The Interim Independent Electoral Commission (IIEC) is in the news again for all the right reasons and emitting the best possible vibes.
After successfully overseeing several by-elections and a national referendum, the team is looking forward to another by-election in Kirinyaga Central Constituency on February 16.
Commission chairman Isaack Hassan has fired a warning to political parties intending to field candidates to follow the electoral code of conduct to the letter lest their charges be disqualified.
This is itself not news. Of significance is the unambiguous message being sent out: Kenyans overwhelmingly voted on August 4 for a new constitutional dispensation, carved from the mahogany of integrity and varnished it with undying optimism.

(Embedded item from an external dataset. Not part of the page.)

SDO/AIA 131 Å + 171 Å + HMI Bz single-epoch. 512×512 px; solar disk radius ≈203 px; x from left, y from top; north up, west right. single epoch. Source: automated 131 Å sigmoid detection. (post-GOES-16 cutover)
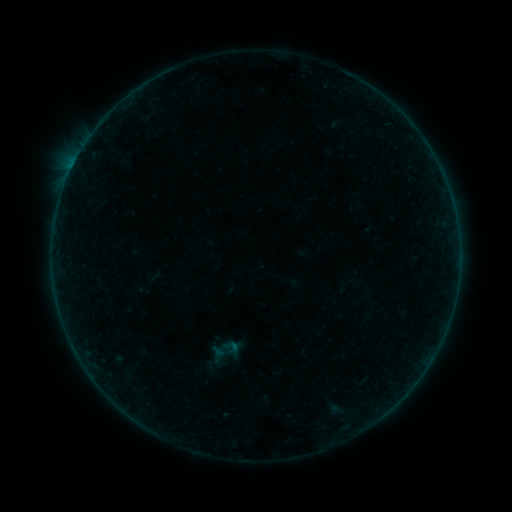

If anyone thinks this is all mere political rhetoric from Mr Issack's team, consider the following.
The courts are clogged with cases that should not have reached there in the first place. If a people indeed deserve the leaders they vote for, how come voters do not interrogate "suitability" of the candidates before casting ballots?
Cash cow
Why are Press reports replete with stories of thievish, myopic, leaders with a mindset steeped in considerations of "my tribe, my people... our tun to eat" rather than nationalistic concerns? How come even envoys accredited to Kenya fear to entrust their taxpayers' funds to programmes headed by many of our leaders?
Why is a grassroots-driven programme like Constituency Development Fund a cash cow for elected leaders and their appointees despite its global acclaim? It is not too much to allow IIEC vet the integrity of candidates before they are unleashed on ballot papers.